Rodríguez continued: "The waves were washing over the whale.
"Everyone was watching when I returned to the beach but they didn’t know that what I had in my hands was ambergris."
If you're not in the know, ambergris, he explained, is an extremely rare substance - so rare that it is widely referred to as 'floating gold' given its use for perfumers all around the world for centuries now.
Dubbed somewhat of a prized possession for those in the perfume field - the 9.5 kg lump Rodríguez had discovered was worth about €500,000 (around £425,000).
Not too shabby at all, especially after poking about in the depths of a whale's colon.
And now, for the answer of the question you're all wondering - what on earth does ambergris smell like?

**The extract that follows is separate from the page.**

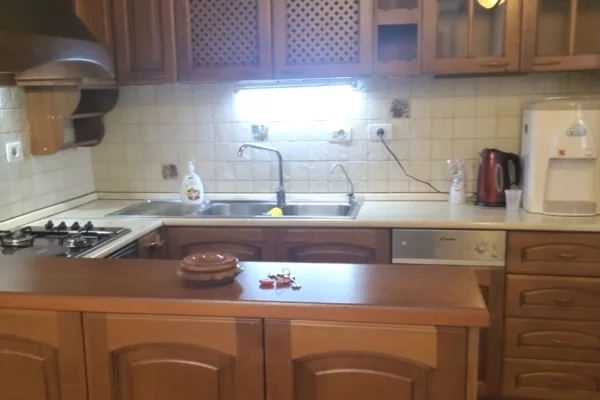 Shtepi me qera Apartament ne Tirane, 3+1, Mobilimi E mobiluar, Pagesa 1,000  Euro.
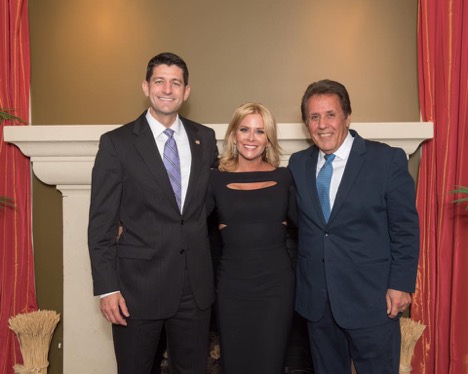 Ο Μανώλης Σταματάκης (δεξιά) με την σύζυγο του και με τον νυν πρόεδρο του Αμερικανικού Κογκρέσου Paul Ryan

Well, believe it or not, the substance - which is produced from the built-up remains of undigested squid and cuttlefish that has been vomited out - has a woody scent.
Think sandalwood - but from the sea.
The researcher found that it was sepsis caused by the ambergris that eventually killed the whale.
The institute is now looking for a buyer for the 'floating gold' in the hopes that the funds would go towards helping the victims of the La Palma volcano eruption in 2021 which caused over €800 million (around £685 million) in damage..
"The law is different in every country," Rodríguez said. "In our case, I hope the money will go to the island of La Palma, where the whale ran aground and died."